WORK TASK: Among the entries below, please repeat exactly and only the lines from the line containing "that dance ..." to the line containing "Mental Health News", both lines included.

[Crawled caption data]
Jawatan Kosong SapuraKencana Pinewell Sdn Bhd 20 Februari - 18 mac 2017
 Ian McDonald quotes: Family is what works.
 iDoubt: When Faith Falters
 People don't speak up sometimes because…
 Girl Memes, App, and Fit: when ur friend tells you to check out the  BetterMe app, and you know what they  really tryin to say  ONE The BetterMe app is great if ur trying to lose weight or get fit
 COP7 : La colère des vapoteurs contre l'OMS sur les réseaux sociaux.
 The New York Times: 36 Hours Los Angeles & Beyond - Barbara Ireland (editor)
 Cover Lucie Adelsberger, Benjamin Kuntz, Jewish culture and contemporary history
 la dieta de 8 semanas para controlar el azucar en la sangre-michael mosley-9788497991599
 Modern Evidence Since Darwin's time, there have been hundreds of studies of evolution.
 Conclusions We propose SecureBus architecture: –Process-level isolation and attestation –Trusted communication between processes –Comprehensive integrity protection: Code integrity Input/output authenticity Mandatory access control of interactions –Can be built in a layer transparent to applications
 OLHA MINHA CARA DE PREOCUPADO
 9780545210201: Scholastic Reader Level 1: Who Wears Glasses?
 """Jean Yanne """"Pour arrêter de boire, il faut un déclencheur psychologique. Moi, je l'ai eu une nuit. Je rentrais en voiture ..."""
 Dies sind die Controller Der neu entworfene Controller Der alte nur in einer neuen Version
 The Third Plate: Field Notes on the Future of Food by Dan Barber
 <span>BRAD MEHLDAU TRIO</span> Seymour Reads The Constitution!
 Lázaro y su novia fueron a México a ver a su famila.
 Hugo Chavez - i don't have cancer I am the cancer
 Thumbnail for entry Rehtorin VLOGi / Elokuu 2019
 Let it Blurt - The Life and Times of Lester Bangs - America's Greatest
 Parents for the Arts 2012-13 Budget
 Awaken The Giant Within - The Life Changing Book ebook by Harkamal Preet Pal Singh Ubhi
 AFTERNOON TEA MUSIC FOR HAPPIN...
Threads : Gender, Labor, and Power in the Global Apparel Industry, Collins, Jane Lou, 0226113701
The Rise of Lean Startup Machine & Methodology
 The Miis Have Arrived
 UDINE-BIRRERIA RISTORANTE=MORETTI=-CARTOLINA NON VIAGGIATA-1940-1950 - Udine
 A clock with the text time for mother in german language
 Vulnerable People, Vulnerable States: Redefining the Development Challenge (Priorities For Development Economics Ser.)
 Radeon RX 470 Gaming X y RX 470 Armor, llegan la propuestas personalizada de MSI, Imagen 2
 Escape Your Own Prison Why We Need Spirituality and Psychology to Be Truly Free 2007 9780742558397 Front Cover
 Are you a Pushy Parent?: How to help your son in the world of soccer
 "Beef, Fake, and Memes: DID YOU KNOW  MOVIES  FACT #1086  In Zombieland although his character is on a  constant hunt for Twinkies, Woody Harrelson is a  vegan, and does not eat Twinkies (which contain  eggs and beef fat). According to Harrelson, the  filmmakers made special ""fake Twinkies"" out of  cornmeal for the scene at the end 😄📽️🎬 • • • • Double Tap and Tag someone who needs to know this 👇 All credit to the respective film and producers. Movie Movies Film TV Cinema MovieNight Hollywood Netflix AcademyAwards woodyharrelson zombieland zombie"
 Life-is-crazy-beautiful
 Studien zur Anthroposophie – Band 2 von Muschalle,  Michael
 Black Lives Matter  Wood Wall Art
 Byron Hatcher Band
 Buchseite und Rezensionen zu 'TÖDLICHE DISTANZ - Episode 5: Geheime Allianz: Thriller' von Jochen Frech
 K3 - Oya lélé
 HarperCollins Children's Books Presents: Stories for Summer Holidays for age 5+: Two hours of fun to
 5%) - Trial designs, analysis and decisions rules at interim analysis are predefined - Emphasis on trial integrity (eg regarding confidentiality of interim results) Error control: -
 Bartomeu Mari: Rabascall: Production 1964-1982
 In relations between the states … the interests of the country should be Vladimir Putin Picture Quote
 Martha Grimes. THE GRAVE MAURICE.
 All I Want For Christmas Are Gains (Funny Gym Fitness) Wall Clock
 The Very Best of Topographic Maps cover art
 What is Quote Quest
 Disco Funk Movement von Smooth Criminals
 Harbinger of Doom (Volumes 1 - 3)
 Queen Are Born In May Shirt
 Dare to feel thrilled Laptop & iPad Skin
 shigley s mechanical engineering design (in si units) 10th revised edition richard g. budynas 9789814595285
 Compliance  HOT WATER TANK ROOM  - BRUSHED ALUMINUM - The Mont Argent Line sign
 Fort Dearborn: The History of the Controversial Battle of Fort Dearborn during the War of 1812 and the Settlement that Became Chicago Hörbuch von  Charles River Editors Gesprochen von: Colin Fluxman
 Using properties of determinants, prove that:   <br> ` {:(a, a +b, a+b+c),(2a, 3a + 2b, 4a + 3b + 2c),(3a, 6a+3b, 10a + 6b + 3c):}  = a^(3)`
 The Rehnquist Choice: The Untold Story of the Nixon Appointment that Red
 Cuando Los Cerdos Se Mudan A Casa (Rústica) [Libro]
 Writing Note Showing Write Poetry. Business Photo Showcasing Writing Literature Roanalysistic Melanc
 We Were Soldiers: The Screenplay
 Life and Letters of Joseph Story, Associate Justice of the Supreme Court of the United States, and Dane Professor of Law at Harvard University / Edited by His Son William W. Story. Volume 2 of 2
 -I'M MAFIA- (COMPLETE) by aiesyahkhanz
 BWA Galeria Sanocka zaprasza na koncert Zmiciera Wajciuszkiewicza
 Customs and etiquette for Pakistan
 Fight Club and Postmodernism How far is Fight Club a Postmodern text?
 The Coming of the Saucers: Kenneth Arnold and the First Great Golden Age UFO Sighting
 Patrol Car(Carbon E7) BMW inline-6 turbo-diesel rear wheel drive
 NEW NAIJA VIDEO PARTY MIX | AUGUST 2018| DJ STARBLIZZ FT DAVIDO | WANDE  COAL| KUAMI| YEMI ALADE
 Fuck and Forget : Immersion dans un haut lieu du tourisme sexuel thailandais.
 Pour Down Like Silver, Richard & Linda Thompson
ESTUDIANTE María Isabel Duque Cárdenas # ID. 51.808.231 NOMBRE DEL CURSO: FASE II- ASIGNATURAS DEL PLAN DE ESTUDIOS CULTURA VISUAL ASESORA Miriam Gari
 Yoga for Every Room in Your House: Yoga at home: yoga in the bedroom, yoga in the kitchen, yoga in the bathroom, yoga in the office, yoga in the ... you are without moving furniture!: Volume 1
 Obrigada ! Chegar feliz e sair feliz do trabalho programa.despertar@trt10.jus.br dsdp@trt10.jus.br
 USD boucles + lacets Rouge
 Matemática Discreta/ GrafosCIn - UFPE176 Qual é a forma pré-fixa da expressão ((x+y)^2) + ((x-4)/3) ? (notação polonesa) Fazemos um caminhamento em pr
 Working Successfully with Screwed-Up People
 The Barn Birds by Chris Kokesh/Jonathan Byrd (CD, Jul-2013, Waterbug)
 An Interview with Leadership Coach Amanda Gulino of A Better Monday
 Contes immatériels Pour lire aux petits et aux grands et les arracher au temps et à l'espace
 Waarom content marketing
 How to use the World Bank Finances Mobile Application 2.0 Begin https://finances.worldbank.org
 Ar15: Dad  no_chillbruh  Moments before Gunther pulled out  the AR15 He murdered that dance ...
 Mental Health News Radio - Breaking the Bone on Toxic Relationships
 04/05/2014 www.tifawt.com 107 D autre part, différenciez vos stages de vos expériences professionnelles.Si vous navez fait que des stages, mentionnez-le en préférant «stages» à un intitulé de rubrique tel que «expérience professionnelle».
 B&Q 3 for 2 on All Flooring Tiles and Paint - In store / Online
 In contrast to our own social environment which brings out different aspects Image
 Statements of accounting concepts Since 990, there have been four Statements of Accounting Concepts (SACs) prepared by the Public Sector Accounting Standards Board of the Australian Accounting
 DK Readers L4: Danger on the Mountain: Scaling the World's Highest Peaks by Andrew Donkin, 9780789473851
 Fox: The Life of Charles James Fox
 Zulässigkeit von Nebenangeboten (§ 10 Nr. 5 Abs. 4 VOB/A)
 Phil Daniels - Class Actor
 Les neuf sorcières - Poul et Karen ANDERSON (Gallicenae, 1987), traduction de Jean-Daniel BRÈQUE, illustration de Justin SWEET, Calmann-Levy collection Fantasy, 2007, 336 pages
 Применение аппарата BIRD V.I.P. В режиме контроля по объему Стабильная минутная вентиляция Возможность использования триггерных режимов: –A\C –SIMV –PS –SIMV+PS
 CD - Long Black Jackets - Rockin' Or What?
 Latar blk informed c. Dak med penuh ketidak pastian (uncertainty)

YOUR SOLUTION:
 Ar15: Dad  no_chillbruh  Moments before Gunther pulled out  the AR15 He murdered that dance ...
 Mental Health News Radio - Breaking the Bone on Toxic Relationships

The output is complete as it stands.